Aim: Arrange every line of the records from the one containing "Which is closest to the rusty" down to the end of the records as a Markdown table with the columns "Row" and "Line", skipping blank lines. Leave the pictures out of the table.

--- Records ---

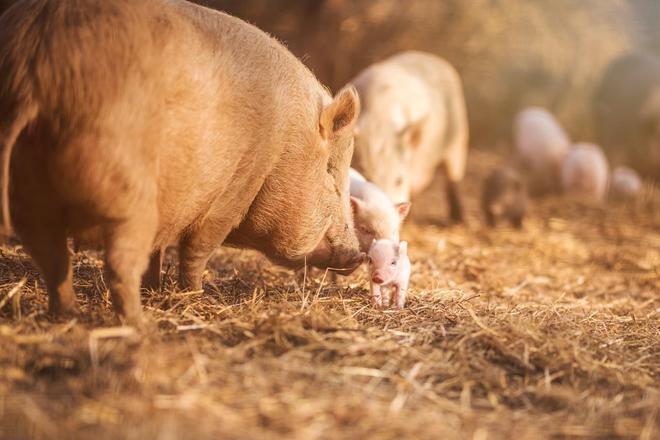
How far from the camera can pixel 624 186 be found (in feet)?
29.8

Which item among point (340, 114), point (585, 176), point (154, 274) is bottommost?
point (585, 176)

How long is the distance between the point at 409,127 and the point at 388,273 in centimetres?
292

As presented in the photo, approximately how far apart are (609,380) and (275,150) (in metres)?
1.61

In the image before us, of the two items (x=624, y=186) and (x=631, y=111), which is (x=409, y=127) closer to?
(x=624, y=186)

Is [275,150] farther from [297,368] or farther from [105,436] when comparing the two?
[105,436]

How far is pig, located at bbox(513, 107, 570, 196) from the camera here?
934 cm

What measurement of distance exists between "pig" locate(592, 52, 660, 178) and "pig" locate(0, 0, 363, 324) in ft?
25.2

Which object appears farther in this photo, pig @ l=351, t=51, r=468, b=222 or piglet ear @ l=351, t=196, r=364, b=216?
pig @ l=351, t=51, r=468, b=222

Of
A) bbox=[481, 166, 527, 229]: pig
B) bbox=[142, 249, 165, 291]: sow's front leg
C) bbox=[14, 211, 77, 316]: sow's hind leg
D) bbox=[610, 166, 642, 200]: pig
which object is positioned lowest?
bbox=[610, 166, 642, 200]: pig

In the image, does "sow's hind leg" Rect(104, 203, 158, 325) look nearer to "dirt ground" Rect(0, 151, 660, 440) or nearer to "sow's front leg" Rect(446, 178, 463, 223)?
"dirt ground" Rect(0, 151, 660, 440)

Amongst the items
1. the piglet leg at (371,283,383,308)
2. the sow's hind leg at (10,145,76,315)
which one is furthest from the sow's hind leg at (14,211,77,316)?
the piglet leg at (371,283,383,308)

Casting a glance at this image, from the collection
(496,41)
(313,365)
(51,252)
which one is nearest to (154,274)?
(51,252)

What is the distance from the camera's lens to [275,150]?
142 inches

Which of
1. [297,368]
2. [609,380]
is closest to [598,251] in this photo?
[609,380]
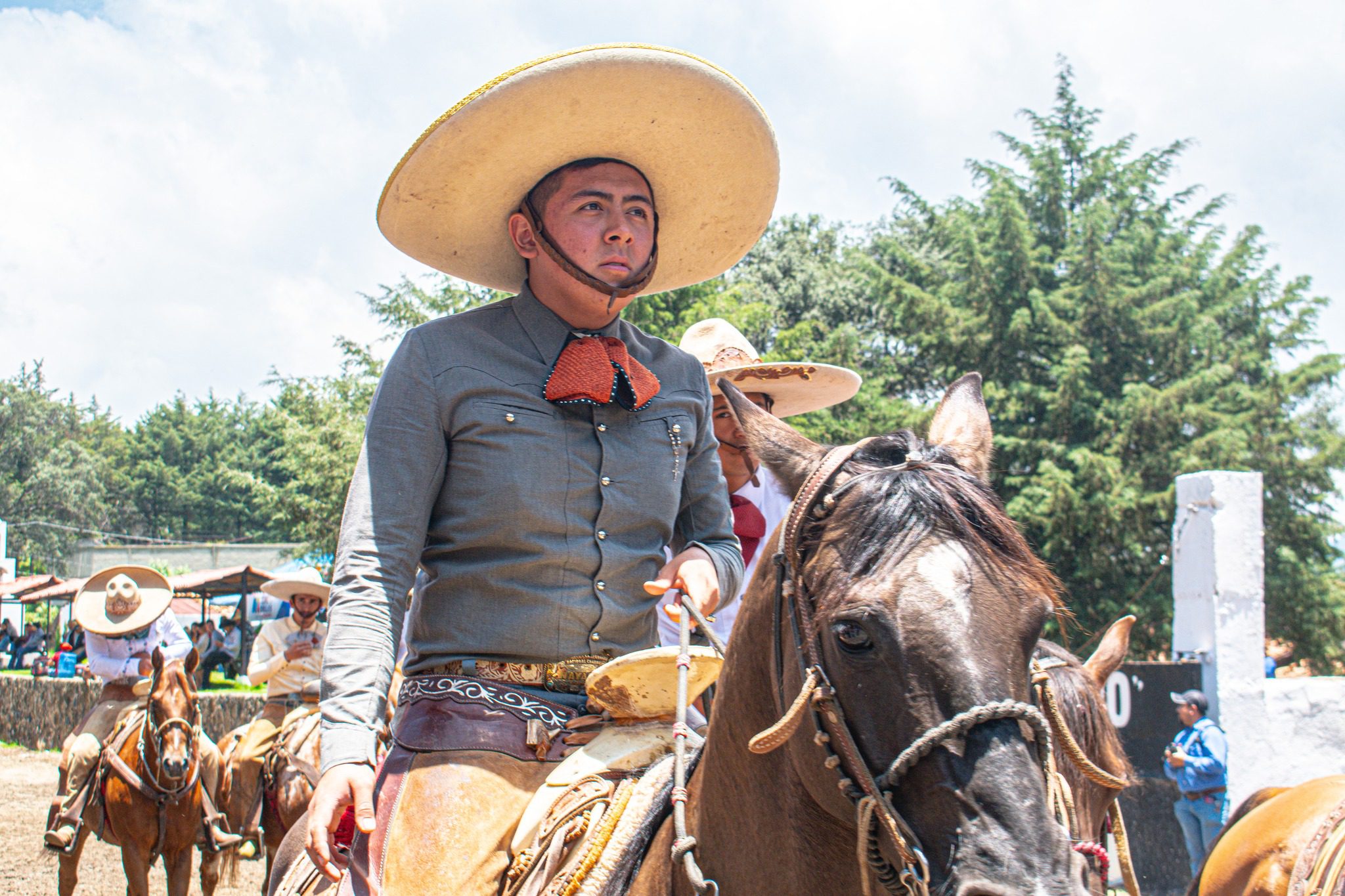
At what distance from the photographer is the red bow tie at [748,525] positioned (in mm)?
4289

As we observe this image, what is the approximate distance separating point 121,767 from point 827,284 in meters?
25.8

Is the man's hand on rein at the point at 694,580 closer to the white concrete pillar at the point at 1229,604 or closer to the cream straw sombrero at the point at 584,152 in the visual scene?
the cream straw sombrero at the point at 584,152

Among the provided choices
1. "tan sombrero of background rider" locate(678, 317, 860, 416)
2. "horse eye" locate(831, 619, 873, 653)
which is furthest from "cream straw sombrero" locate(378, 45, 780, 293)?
"tan sombrero of background rider" locate(678, 317, 860, 416)

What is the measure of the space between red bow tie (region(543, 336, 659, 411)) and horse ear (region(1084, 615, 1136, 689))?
3.75 meters

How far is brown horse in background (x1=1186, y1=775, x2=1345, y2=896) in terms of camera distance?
481 cm

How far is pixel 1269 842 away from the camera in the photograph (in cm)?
503

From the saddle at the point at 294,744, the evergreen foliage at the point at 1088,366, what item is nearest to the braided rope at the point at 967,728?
the saddle at the point at 294,744

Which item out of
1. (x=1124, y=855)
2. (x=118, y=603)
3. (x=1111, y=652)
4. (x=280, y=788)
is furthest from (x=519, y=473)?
(x=118, y=603)

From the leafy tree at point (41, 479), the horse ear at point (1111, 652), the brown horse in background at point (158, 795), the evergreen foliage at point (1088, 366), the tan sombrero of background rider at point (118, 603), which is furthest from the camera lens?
the leafy tree at point (41, 479)

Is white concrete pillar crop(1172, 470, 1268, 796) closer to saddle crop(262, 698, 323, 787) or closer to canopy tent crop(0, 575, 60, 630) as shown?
saddle crop(262, 698, 323, 787)

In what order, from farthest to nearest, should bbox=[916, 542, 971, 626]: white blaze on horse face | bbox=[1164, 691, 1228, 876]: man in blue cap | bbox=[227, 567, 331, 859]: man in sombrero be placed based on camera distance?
1. bbox=[227, 567, 331, 859]: man in sombrero
2. bbox=[1164, 691, 1228, 876]: man in blue cap
3. bbox=[916, 542, 971, 626]: white blaze on horse face

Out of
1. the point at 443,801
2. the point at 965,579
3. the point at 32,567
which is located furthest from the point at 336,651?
the point at 32,567

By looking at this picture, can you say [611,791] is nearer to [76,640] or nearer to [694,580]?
[694,580]

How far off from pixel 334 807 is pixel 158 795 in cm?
859
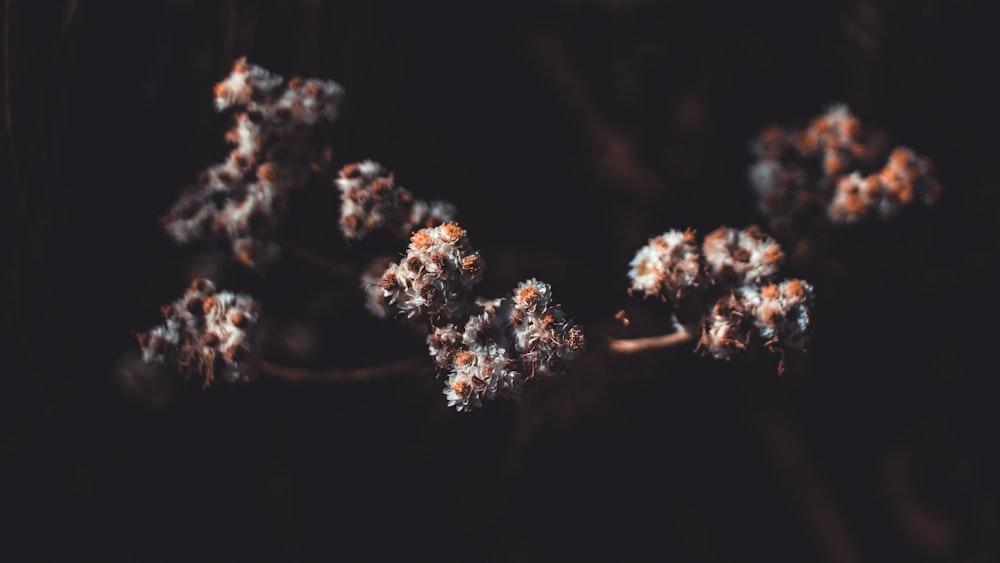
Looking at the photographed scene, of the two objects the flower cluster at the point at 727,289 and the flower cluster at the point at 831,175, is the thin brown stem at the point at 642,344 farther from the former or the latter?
the flower cluster at the point at 831,175

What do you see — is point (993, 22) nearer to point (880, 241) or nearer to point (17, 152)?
point (880, 241)

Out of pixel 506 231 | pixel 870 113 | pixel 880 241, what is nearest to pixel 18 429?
pixel 506 231

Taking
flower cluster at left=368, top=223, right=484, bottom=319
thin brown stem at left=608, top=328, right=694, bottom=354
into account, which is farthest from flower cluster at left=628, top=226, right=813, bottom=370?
flower cluster at left=368, top=223, right=484, bottom=319

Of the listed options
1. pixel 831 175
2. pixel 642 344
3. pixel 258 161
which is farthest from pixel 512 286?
pixel 831 175

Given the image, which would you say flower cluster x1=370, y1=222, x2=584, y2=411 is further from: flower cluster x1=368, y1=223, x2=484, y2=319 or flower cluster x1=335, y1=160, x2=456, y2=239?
flower cluster x1=335, y1=160, x2=456, y2=239

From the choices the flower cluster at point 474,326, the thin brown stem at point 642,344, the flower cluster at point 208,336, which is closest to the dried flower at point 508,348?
the flower cluster at point 474,326

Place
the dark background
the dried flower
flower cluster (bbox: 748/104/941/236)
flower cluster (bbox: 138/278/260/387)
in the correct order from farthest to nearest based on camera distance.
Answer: flower cluster (bbox: 748/104/941/236)
the dark background
flower cluster (bbox: 138/278/260/387)
the dried flower
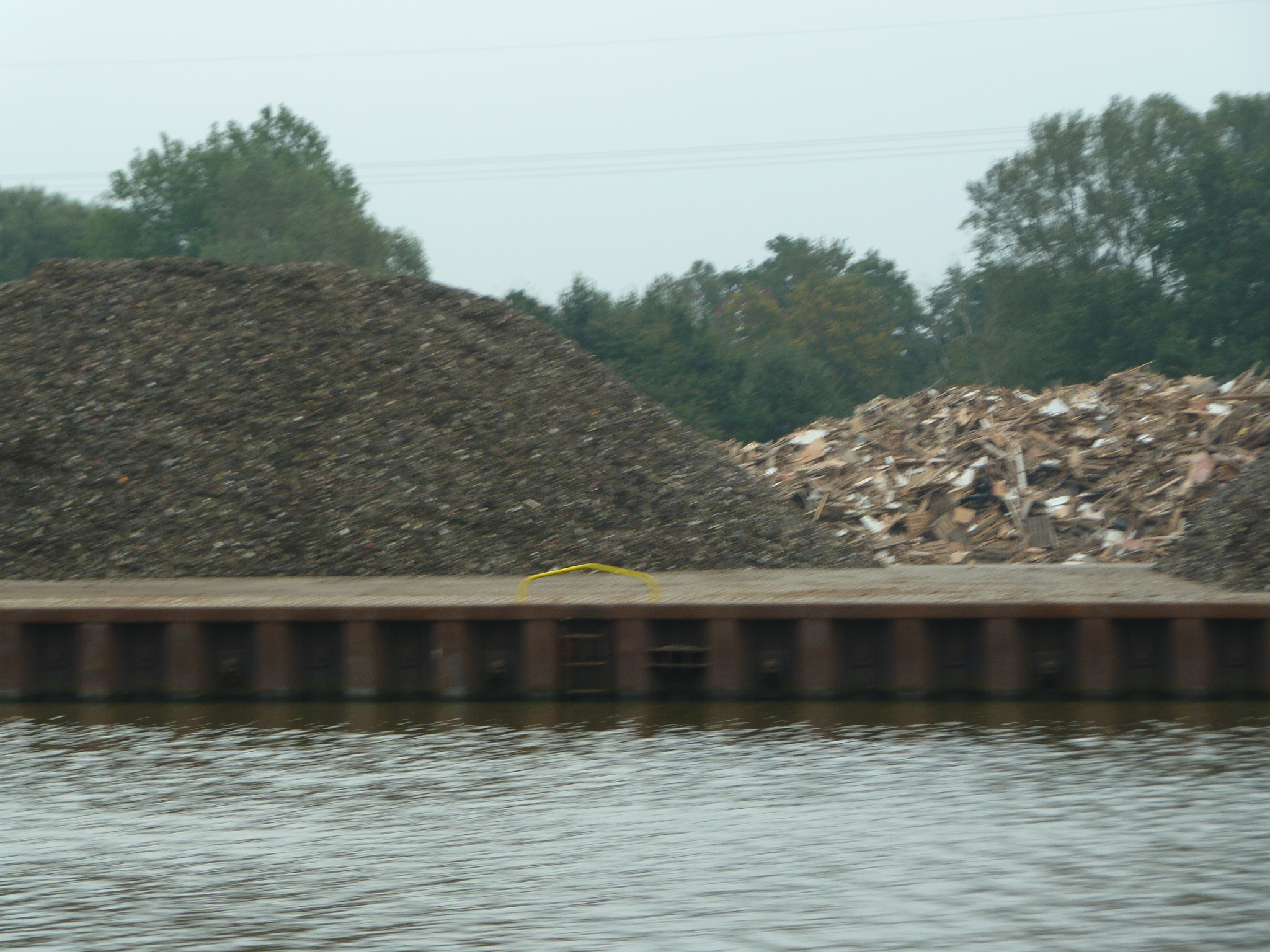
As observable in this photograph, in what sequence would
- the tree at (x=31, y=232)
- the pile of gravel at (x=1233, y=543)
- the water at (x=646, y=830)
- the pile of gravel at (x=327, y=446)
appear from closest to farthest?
1. the water at (x=646, y=830)
2. the pile of gravel at (x=1233, y=543)
3. the pile of gravel at (x=327, y=446)
4. the tree at (x=31, y=232)

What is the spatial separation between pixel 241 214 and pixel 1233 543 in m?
62.3

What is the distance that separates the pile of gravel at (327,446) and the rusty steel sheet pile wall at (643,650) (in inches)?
182

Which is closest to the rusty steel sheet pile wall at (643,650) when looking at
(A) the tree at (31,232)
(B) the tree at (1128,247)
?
(B) the tree at (1128,247)

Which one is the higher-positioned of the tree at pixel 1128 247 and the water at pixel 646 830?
the tree at pixel 1128 247

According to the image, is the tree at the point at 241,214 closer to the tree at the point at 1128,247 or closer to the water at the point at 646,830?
the tree at the point at 1128,247

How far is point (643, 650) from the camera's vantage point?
1250cm

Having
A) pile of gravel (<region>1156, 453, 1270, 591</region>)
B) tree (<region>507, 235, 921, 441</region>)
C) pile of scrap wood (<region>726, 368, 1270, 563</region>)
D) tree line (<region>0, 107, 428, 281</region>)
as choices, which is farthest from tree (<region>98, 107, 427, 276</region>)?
pile of gravel (<region>1156, 453, 1270, 591</region>)

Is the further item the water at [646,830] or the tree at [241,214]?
the tree at [241,214]

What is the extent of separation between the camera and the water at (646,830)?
669 centimetres

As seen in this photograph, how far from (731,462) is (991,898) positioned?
47.2 ft

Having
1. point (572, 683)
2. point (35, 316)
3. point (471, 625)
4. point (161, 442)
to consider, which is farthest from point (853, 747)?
point (35, 316)

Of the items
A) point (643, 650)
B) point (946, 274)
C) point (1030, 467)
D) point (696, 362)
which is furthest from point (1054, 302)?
point (643, 650)

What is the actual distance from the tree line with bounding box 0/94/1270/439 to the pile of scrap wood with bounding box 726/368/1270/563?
20611 millimetres

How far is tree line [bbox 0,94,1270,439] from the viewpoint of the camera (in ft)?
175
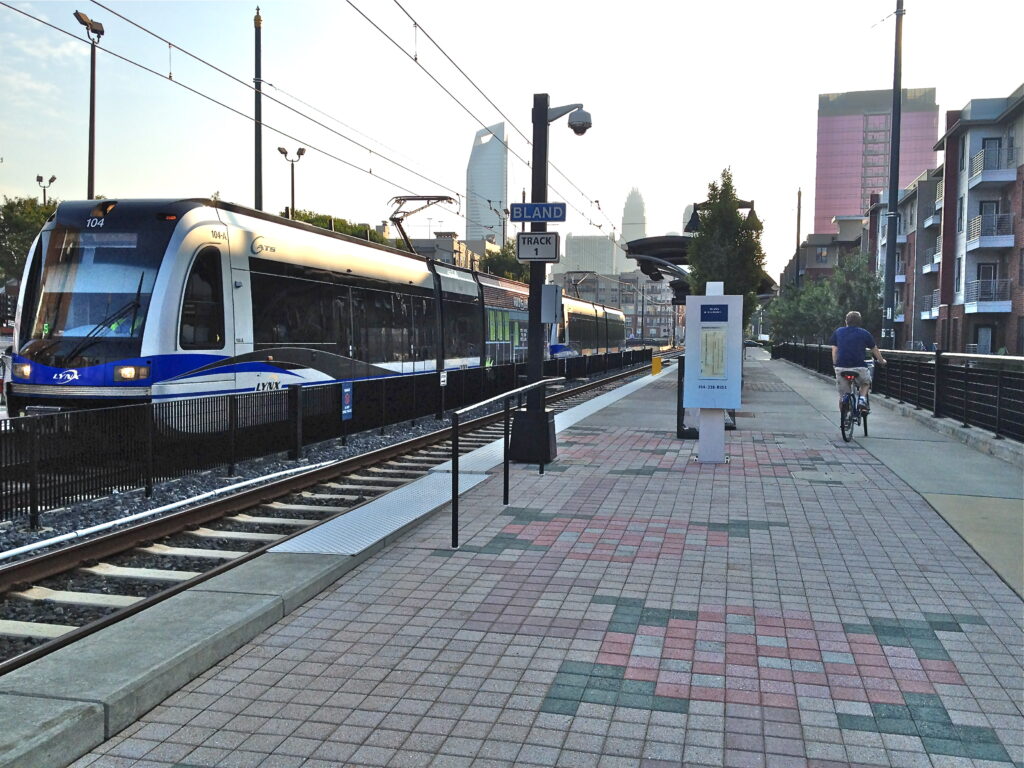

---

Output of the exercise:
| Row | Line |
|---|---|
| 1 | Which is closest to the rusty steel sheet pile wall at (643,650) when looking at |
| 2 | (A) the tree at (31,232) |
| 3 | (B) the tree at (1128,247) |
| 4 | ? |
| 5 | (B) the tree at (1128,247) |
| 6 | Which one is the higher-positioned of the tree at pixel 1128 247 and the water at pixel 646 830? |
| 7 | the tree at pixel 1128 247 |
| 8 | According to the image, is the tree at the point at 241,214 closer to the tree at the point at 1128,247 or closer to the water at the point at 646,830? |
| 9 | the tree at the point at 1128,247 |
| 10 | How far is point (643, 650) from the camera's vantage point? |
| 11 | 1250cm |
| 12 | Having |
| 13 | A) pile of gravel (<region>1156, 453, 1270, 591</region>) |
| 14 | B) tree (<region>507, 235, 921, 441</region>) |
| 15 | C) pile of scrap wood (<region>726, 368, 1270, 563</region>) |
| 16 | D) tree line (<region>0, 107, 428, 281</region>) |
| 17 | as choices, which is farthest from tree (<region>98, 107, 427, 276</region>)? |
| 18 | pile of gravel (<region>1156, 453, 1270, 591</region>) |
| 19 | Is the further item the water at [646,830] or the tree at [241,214]? |
| 20 | the tree at [241,214] |
| 21 | What is the extent of separation between the camera and the water at (646,830)? |
| 22 | 669 centimetres |
| 23 | As seen in this photograph, how far from (731,462) is (991,898) positioned? |
| 24 | 47.2 ft |
| 25 | Having |
| 26 | 1. point (572, 683) |
| 27 | 2. point (35, 316) |
| 28 | 3. point (471, 625) |
| 29 | 4. point (161, 442) |
| 30 | to consider, which is farthest from point (853, 747)? |
| 31 | point (35, 316) |
| 32 | Of the items |
| 33 | A) point (643, 650) |
| 34 | B) point (946, 274) |
| 35 | C) point (1030, 467) |
| 36 | D) point (696, 362) |
| 37 | which is furthest from point (1054, 302)? |
| 38 | point (643, 650) |
| 39 | What is the actual distance from the tree line with bounding box 0/94/1270/439 to the pile of scrap wood with bounding box 726/368/1270/563? |
| 40 | 20611 millimetres |
| 41 | How far is tree line [bbox 0,94,1270,439] from the viewpoint of the camera (in ft)? |
| 42 | 175 |